§ **PROMPT**: What is needed is the run of lines from the one with "When looking at" through the close of the data, set down exactly.

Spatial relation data
####

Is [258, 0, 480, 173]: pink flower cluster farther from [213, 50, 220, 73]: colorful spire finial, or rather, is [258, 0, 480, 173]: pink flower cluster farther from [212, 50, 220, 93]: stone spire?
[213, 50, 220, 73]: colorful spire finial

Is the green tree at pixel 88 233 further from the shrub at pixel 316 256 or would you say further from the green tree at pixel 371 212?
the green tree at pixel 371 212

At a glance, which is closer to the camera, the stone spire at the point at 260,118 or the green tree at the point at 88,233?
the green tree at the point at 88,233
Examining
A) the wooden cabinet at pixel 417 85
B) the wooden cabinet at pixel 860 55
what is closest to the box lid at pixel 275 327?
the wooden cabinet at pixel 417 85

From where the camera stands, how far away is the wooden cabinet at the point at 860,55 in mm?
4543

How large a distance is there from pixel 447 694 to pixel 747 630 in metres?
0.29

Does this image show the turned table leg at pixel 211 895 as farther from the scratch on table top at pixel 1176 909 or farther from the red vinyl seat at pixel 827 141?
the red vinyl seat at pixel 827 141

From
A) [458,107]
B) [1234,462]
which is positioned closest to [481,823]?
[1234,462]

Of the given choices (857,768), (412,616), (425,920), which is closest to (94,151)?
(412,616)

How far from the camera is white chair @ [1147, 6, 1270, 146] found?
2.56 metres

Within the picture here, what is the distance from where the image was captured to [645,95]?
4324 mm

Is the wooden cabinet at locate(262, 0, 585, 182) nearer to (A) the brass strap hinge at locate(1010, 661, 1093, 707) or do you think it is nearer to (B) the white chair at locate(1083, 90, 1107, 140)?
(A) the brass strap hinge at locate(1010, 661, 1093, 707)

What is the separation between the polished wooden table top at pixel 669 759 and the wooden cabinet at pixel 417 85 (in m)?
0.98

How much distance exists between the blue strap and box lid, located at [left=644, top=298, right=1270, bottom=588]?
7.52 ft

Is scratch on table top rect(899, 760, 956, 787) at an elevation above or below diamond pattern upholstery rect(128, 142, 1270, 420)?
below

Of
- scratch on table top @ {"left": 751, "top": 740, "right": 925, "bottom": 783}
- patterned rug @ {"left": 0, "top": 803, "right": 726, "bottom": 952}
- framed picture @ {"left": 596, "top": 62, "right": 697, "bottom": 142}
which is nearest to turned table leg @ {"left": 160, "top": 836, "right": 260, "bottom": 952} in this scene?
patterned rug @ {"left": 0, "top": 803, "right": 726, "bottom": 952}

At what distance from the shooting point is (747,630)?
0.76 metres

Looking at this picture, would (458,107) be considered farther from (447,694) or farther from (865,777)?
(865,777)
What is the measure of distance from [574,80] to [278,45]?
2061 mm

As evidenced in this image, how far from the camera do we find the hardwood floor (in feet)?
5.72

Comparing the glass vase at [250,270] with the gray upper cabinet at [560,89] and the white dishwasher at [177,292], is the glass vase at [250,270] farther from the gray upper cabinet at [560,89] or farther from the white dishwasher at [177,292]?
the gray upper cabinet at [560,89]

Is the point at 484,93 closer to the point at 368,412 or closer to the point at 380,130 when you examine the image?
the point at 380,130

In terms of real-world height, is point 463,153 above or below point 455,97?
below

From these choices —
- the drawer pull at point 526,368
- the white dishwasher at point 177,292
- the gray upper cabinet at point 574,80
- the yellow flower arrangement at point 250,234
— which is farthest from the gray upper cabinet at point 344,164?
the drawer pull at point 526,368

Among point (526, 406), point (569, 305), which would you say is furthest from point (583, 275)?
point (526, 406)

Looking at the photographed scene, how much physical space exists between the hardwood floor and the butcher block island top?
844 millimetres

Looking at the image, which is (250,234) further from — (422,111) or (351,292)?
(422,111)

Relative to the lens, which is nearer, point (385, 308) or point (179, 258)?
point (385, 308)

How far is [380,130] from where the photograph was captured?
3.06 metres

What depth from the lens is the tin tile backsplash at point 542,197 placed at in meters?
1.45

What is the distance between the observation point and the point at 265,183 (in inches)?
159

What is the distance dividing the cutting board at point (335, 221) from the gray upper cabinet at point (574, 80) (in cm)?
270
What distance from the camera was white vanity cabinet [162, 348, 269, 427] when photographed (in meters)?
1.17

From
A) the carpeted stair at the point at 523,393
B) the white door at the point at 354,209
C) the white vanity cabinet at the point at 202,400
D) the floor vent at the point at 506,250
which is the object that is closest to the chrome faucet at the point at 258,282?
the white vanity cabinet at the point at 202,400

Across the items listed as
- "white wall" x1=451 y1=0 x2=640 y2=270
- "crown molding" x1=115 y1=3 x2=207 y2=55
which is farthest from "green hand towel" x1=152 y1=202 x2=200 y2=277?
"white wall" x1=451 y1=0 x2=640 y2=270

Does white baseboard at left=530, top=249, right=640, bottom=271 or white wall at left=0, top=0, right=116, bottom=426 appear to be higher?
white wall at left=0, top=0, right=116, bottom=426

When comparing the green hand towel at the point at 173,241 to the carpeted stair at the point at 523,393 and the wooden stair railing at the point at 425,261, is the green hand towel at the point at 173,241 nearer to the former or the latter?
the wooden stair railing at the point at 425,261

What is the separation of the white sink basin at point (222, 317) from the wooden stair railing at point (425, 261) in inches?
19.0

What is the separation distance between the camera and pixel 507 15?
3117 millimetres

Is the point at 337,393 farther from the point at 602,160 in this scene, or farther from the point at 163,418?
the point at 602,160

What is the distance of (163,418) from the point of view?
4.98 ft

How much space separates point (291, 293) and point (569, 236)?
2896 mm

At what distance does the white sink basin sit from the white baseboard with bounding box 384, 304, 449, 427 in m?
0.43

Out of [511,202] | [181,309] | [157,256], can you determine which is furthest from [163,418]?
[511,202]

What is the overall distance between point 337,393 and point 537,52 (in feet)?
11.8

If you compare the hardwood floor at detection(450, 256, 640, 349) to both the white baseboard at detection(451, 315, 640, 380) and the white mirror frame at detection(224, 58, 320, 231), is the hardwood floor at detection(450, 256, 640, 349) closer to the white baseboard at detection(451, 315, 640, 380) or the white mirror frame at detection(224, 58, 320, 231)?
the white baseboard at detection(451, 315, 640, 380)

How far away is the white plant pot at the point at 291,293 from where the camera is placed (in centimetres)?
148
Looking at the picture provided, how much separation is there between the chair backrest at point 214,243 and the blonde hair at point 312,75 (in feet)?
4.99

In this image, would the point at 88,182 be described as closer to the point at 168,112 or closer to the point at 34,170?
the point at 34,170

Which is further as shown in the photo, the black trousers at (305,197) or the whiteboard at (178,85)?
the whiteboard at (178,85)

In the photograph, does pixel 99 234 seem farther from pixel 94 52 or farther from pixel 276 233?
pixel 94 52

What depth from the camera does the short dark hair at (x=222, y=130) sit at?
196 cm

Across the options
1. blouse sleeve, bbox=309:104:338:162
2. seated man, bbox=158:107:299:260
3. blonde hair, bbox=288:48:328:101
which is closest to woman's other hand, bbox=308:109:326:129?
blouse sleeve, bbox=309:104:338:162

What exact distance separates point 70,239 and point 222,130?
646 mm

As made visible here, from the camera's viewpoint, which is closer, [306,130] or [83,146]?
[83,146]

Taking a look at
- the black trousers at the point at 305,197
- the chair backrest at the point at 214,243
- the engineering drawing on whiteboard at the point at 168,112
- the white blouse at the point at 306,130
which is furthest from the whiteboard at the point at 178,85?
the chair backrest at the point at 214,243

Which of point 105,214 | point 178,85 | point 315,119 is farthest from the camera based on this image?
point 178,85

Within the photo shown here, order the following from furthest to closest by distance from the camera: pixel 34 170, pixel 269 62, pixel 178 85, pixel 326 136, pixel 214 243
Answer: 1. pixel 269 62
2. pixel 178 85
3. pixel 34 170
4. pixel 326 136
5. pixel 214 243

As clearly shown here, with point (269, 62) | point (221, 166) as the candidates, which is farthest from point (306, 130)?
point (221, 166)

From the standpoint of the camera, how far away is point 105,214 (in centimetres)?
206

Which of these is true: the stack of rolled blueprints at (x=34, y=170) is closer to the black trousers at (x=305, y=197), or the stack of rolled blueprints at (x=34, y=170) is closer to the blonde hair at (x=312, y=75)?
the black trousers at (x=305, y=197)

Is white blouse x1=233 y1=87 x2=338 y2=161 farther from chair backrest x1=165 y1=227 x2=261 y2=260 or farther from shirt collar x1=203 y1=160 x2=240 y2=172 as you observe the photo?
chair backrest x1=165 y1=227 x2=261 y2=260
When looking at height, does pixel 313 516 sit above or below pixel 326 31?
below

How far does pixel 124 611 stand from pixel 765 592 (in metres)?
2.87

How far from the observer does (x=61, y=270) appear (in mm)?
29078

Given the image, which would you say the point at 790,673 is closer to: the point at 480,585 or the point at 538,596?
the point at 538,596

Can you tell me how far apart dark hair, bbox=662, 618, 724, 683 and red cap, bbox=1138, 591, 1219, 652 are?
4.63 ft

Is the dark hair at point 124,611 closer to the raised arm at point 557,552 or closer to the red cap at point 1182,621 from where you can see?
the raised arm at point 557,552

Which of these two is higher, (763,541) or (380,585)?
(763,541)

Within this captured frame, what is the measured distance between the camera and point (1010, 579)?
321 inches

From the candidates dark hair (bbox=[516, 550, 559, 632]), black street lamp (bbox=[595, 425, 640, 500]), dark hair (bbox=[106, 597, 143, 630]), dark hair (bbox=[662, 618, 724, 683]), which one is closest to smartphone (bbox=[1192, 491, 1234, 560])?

####

§ **WRITTEN SOLUTION**:
When looking at height, does pixel 313 516 sit above or below pixel 326 31?
below

How far does pixel 124 611 stand from pixel 765 592 (in metres)?
2.87

How far from the observer does (x=61, y=270) appear (in mm)?
29078

Given the image, which would you say the point at 790,673 is closer to: the point at 480,585 or the point at 538,596?
the point at 538,596

Can you tell me how far apart dark hair, bbox=662, 618, 724, 683 and red cap, bbox=1138, 591, 1219, 652 are?
4.63 ft

Is the dark hair at point 124,611 closer to the raised arm at point 557,552 or closer to the red cap at point 1182,621 from where you can see?
the raised arm at point 557,552

Which of these two is higher, (763,541) or (380,585)?
(763,541)

Within this captured frame, what is the measured distance between the camera and point (1010, 579)?
321 inches

From the candidates dark hair (bbox=[516, 550, 559, 632]), black street lamp (bbox=[595, 425, 640, 500]), dark hair (bbox=[106, 597, 143, 630]), dark hair (bbox=[662, 618, 724, 683]), which one is closest to smartphone (bbox=[1192, 491, 1234, 560])?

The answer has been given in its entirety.